◆ **Your assignment**
When writing out the listing below, reproduce every word exactly and skip the pictures.

◆ **Stored data**
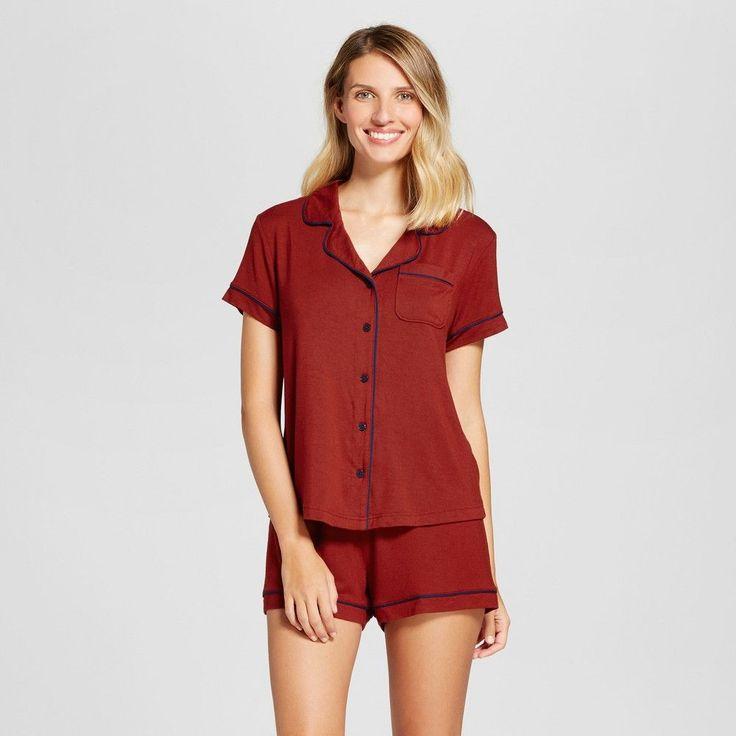 Women's Pajama sets Salsa Xxl, Red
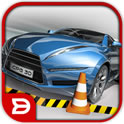 停车游戏3D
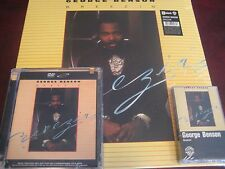 GEORGE BENSON BREEZIN DVD SURROUND CD + 180 GRAM LP + CASSETTE COLLECTORS SET
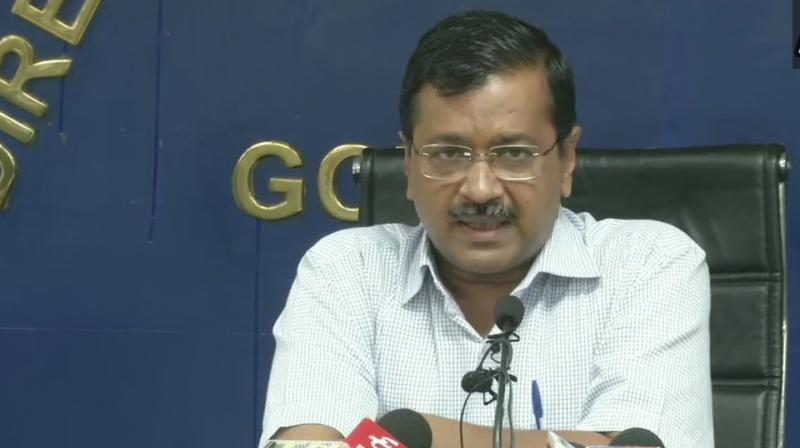 Delhi Chief Minister Arvind Kejriwal on Friday announced the reimplementation of the odd-even vehicle scheme in the state from November 4 to 15, 2019 in order to tackle pollution. (Photo: Twitter/ ANI)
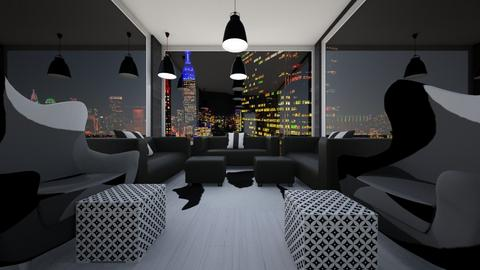 seoul south korea - Modern - Living room  - by 203924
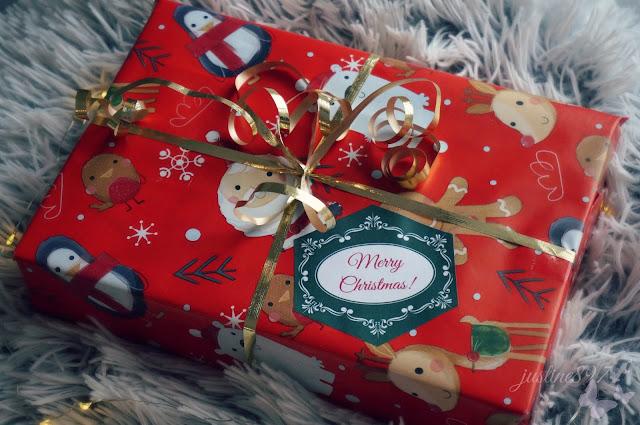 świąteczne zawieszki do prezentów do druku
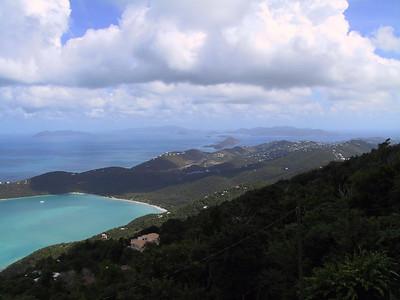 Magens Bay   (Dec 29, 2000, 11:55am)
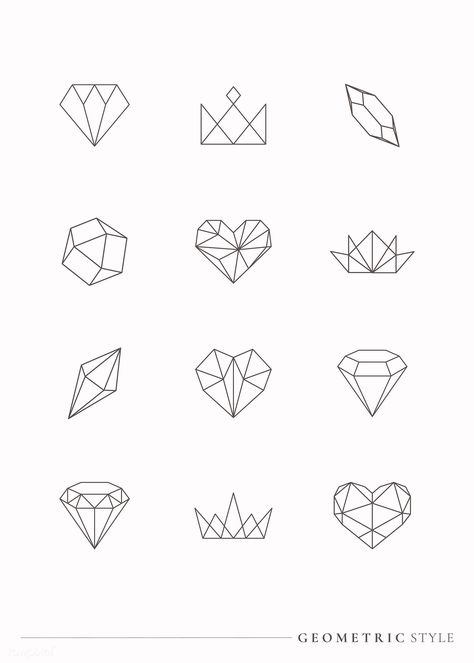 Linear geometric design element collection vectors   free image by rawpixel.com / Aew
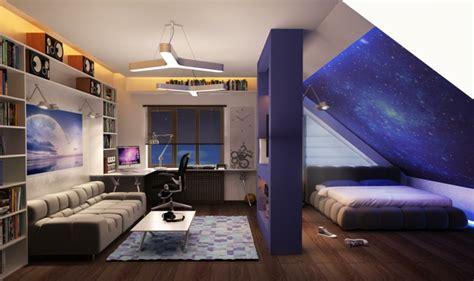 Zimmer Abtrennen Ideen by Kinderzimmergestaltung 70 Ideen F 252 R Originelle Und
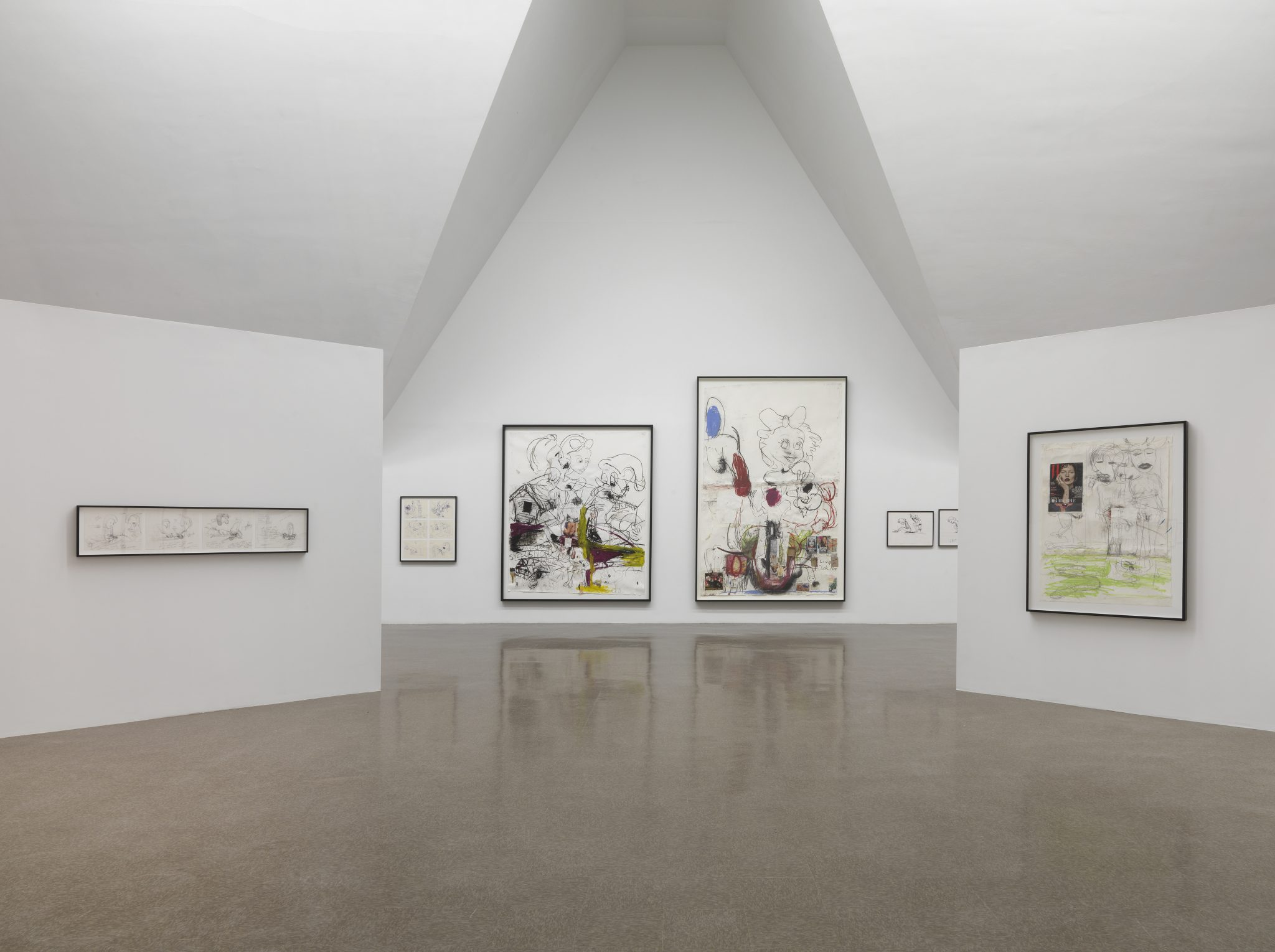 "Paul McCarthy. ""Drawings,"" installation view at the Renaissance Society, 2015."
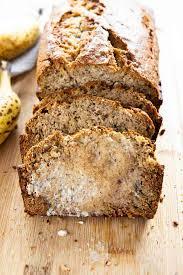 best banana bread recipe the salty
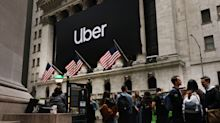 Here's what Wall Street analysts are saying about Uber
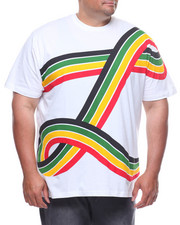 LRG - The El S/S Tee (B&T)-2221650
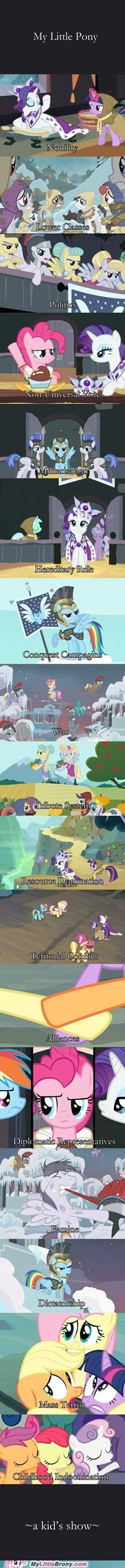 best of week Bronies comics kiddie show kids show life lessons my little pony politics - 5579799040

◆ **Response to this task**
 Women's Pajama sets Salsa Xxl, Red
 停车游戏3D
 GEORGE BENSON BREEZIN DVD SURROUND CD + 180 GRAM LP + CASSETTE COLLECTORS SET
 Delhi Chief Minister Arvind Kejriwal on Friday announced the reimplementation of the odd-even vehicle scheme in the state from November 4 to 15, 2019 in order to tackle pollution. (Photo: Twitter/ ANI)
 seoul south korea - Modern - Living room  - by 203924
 świąteczne zawieszki do prezentów do druku
 Magens Bay   (Dec 29, 2000, 11:55am)
 Linear geometric design element collection vectors   free image by rawpixel.com / Aew
 Zimmer Abtrennen Ideen by Kinderzimmergestaltung 70 Ideen F 252 R Originelle Und
 "Paul McCarthy. ""Drawings,"" installation view at the Renaissance Society, 2015."
 best banana bread recipe the salty
 Here's what Wall Street analysts are saying about Uber
 LRG - The El S/S Tee (B&T)-2221650
 best of week Bronies comics kiddie show kids show life lessons my little pony politics - 5579799040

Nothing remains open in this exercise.